* BEGIN PROVIDED DATA *

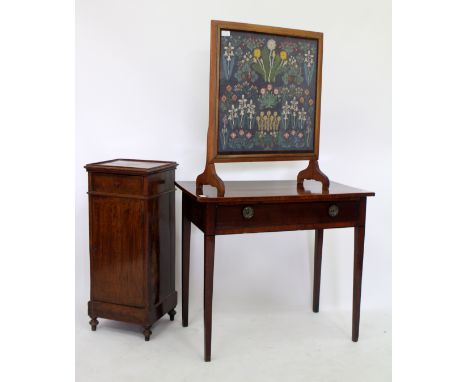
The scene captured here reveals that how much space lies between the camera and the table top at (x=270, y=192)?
9.41 ft

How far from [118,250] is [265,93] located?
1.21 meters

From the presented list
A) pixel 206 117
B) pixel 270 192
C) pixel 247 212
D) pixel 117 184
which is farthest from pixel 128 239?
pixel 206 117

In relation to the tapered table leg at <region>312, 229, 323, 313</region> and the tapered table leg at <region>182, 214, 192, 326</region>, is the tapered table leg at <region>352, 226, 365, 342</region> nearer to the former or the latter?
the tapered table leg at <region>312, 229, 323, 313</region>

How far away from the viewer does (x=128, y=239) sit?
10.4 ft

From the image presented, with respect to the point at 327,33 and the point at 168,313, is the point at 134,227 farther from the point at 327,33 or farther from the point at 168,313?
the point at 327,33

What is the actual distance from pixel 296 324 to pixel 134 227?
121 cm

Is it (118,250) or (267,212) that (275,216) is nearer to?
(267,212)

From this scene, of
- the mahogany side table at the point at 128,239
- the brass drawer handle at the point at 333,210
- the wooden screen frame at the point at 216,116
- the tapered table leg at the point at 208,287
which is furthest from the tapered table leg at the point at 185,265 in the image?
the brass drawer handle at the point at 333,210

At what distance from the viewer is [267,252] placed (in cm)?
383

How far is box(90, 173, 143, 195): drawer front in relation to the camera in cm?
310

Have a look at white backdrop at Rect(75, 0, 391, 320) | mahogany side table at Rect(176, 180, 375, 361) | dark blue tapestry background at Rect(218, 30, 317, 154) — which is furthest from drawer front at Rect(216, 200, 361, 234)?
white backdrop at Rect(75, 0, 391, 320)

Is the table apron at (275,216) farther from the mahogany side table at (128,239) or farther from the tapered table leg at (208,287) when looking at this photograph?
the mahogany side table at (128,239)

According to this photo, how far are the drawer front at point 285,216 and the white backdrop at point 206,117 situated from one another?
75 cm
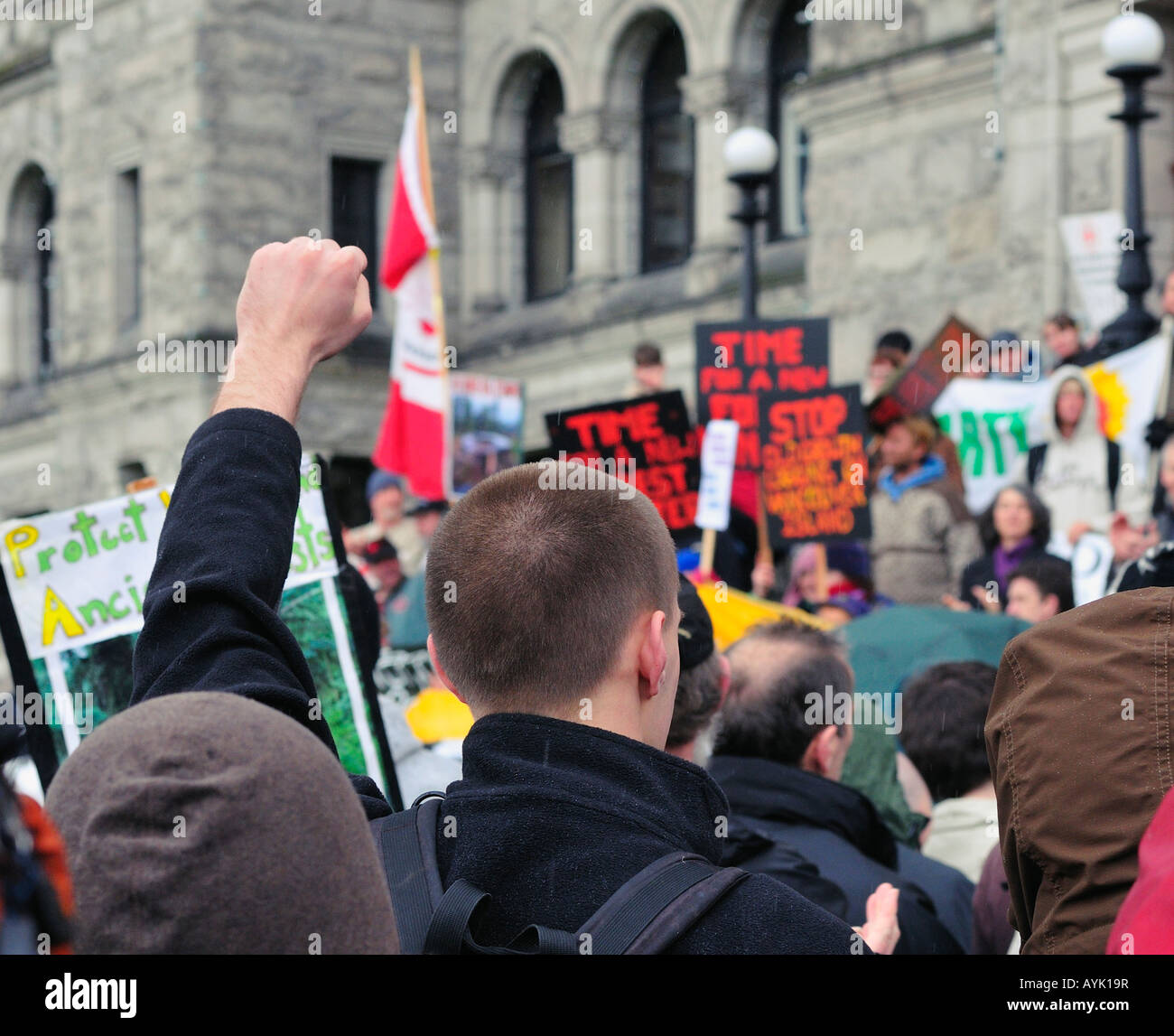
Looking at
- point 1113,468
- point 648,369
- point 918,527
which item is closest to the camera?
point 1113,468

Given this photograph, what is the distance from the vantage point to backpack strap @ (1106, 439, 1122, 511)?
27.4ft

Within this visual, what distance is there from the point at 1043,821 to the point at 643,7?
1743cm

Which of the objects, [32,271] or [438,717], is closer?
[438,717]

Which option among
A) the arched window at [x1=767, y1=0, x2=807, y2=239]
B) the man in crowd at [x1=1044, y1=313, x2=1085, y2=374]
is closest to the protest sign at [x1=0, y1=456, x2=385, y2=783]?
the man in crowd at [x1=1044, y1=313, x2=1085, y2=374]

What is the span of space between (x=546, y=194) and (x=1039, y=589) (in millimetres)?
15381

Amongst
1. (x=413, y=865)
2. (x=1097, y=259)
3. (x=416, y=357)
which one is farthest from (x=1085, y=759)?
(x=416, y=357)

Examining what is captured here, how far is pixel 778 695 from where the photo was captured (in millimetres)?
3578

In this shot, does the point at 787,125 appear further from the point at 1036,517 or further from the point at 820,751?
the point at 820,751

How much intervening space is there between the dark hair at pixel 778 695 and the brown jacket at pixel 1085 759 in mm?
1544

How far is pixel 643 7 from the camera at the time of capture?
18.5 m

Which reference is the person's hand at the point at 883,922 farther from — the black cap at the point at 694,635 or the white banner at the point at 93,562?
the white banner at the point at 93,562

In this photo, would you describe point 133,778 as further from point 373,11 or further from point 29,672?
point 373,11
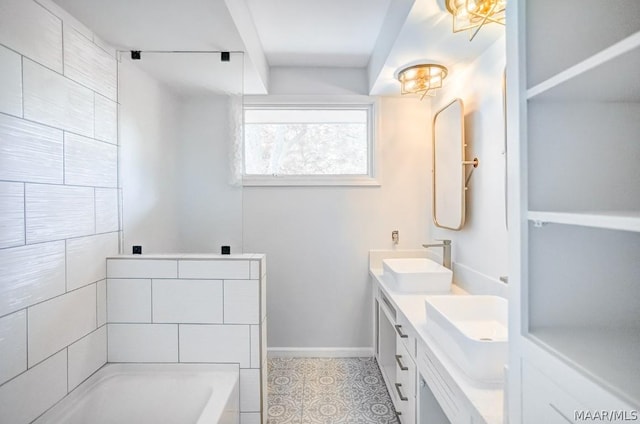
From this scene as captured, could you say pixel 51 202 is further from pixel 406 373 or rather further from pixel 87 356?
pixel 406 373

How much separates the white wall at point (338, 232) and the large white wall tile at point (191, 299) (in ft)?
3.64

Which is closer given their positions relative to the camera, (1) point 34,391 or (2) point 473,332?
(1) point 34,391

* END PROVIDED DATA *

[REQUEST] Output every entry word for word, but omit the pictures.

[TASK SOLUTION]
The scene captured here reveals that how much space lies between the camera and the table top at (x=270, y=192)?
9.41 ft

How far from [118,250] is [265,93] located?
1.21 meters

From the presented list
A) pixel 206 117
B) pixel 270 192
C) pixel 247 212
D) pixel 117 184
which is farthest from pixel 128 239?
pixel 206 117

In relation to the tapered table leg at <region>312, 229, 323, 313</region> and the tapered table leg at <region>182, 214, 192, 326</region>, is the tapered table leg at <region>352, 226, 365, 342</region> nearer to the former or the latter?
the tapered table leg at <region>312, 229, 323, 313</region>

How far away from the viewer does (x=128, y=239) sit?
10.4 ft

From the image presented, with respect to the point at 327,33 and the point at 168,313, is the point at 134,227 farther from the point at 327,33 or farther from the point at 168,313?
the point at 327,33

What is the actual distance from pixel 296 324 to pixel 134 227?
121 cm

Is it (118,250) or (267,212) that (275,216) is nearer to?
(267,212)

From this scene, of
- the mahogany side table at the point at 128,239
- the brass drawer handle at the point at 333,210
- the wooden screen frame at the point at 216,116
- the tapered table leg at the point at 208,287
which is furthest from the tapered table leg at the point at 185,265 in the image?
the brass drawer handle at the point at 333,210

At what distance from the viewer is [267,252] placed (in cm)?
383

How far is box(90, 173, 143, 195): drawer front in relation to the camera in cm?
310

Have a look at white backdrop at Rect(75, 0, 391, 320) | mahogany side table at Rect(176, 180, 375, 361) | dark blue tapestry background at Rect(218, 30, 317, 154) — which is furthest from drawer front at Rect(216, 200, 361, 234)?
white backdrop at Rect(75, 0, 391, 320)

Is the table apron at (275,216) farther from the mahogany side table at (128,239) or farther from the tapered table leg at (208,287) when looking at this photograph?
the mahogany side table at (128,239)

According to this photo, how far are the drawer front at point 285,216 and the white backdrop at point 206,117 situated from one another?
75 cm
Looking at
- point 1113,468
- point 648,369
- point 918,527
which item is closest to the camera?
point 1113,468

Given this photograph, what is the distance from the vantage point to backpack strap @ (1106, 439, 1122, 511)?
27.4ft

Within this visual, what distance is there from the point at 1043,821 to the point at 643,7?
1743cm

Which of the objects, [32,271] or [438,717], is closer?
[438,717]

Which option among
A) the arched window at [x1=767, y1=0, x2=807, y2=239]
B) the man in crowd at [x1=1044, y1=313, x2=1085, y2=374]
is closest to the protest sign at [x1=0, y1=456, x2=385, y2=783]?
the man in crowd at [x1=1044, y1=313, x2=1085, y2=374]

What is the span of space between (x=546, y=194) and (x=1039, y=589) (in millimetres)?
15381

Amongst
1. (x=413, y=865)
2. (x=1097, y=259)
3. (x=416, y=357)
which one is farthest from (x=1085, y=759)?
(x=416, y=357)

Examining what is captured here, how far is pixel 778 695 from where the photo was captured (in millimetres)?
3578

In this shot, does the point at 787,125 appear further from the point at 1036,517 or further from the point at 820,751?
the point at 820,751

How much intervening space is there between the dark hair at pixel 778 695 and the brown jacket at pixel 1085 759 in mm?
1544

How far is pixel 643 7 from the camera at the time of capture?
18.5 m

Which reference is the person's hand at the point at 883,922 farther from — the black cap at the point at 694,635 or the white banner at the point at 93,562?
the white banner at the point at 93,562

In this photo, would you describe point 133,778 as further from point 373,11 or further from point 29,672?
point 373,11
From this scene as captured, could you say pixel 51 202 is further from pixel 406 373 or rather further from pixel 87 356?
pixel 406 373

How much separates the white wall at point (338, 232) and the large white wall tile at point (191, 299) (in ft)?
3.64

Which is closer given their positions relative to the camera, (1) point 34,391 or (2) point 473,332?
(1) point 34,391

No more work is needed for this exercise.